### EXTRACTED RECORDS
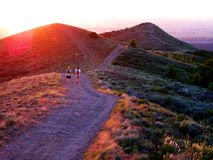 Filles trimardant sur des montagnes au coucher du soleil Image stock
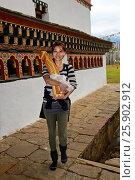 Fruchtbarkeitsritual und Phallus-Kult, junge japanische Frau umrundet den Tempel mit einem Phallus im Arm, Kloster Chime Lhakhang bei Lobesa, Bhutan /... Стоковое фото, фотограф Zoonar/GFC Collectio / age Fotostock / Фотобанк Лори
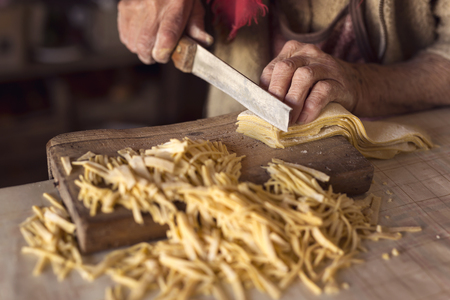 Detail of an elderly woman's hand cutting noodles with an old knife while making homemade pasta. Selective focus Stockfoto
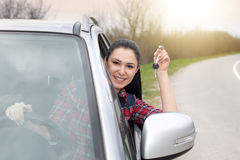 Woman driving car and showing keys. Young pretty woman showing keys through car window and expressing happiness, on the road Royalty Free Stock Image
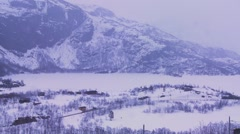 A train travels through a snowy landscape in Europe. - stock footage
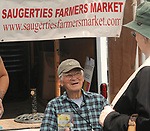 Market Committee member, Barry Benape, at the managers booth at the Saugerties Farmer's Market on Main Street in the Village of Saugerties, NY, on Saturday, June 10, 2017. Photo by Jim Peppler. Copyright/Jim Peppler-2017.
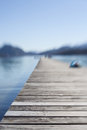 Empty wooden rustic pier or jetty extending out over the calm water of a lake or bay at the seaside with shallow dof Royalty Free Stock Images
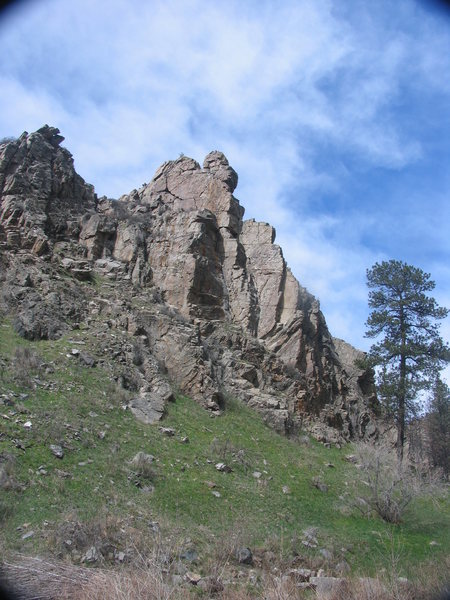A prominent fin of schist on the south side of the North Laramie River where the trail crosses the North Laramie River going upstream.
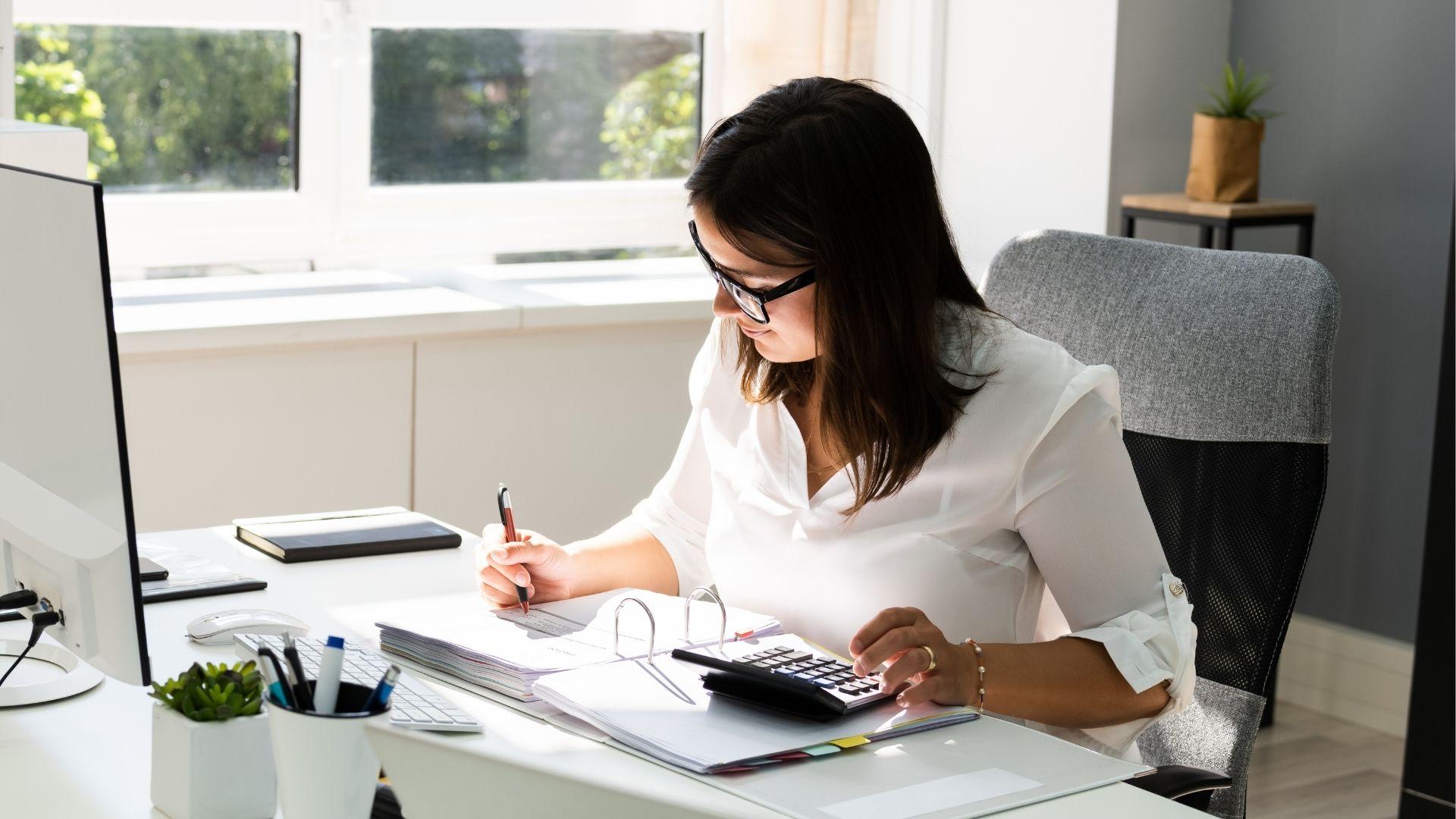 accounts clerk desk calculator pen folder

### HOW TO COMPLETE THIS TASK
Repeat each line of the records exactly, dropping the pictures.

### SOLUTION
 Filles trimardant sur des montagnes au coucher du soleil Image stock
 Fruchtbarkeitsritual und Phallus-Kult, junge japanische Frau umrundet den Tempel mit einem Phallus im Arm, Kloster Chime Lhakhang bei Lobesa, Bhutan /... Стоковое фото, фотограф Zoonar/GFC Collectio / age Fotostock / Фотобанк Лори
 Detail of an elderly woman's hand cutting noodles with an old knife while making homemade pasta. Selective focus Stockfoto
 Woman driving car and showing keys. Young pretty woman showing keys through car window and expressing happiness, on the road Royalty Free Stock Image
 A train travels through a snowy landscape in Europe. - stock footage
 Market Committee member, Barry Benape, at the managers booth at the Saugerties Farmer's Market on Main Street in the Village of Saugerties, NY, on Saturday, June 10, 2017. Photo by Jim Peppler. Copyright/Jim Peppler-2017.
 Empty wooden rustic pier or jetty extending out over the calm water of a lake or bay at the seaside with shallow dof Royalty Free Stock Images
A prominent fin of schist on the south side of the North Laramie River where the trail crosses the North Laramie River going upstream.
 accounts clerk desk calculator pen folder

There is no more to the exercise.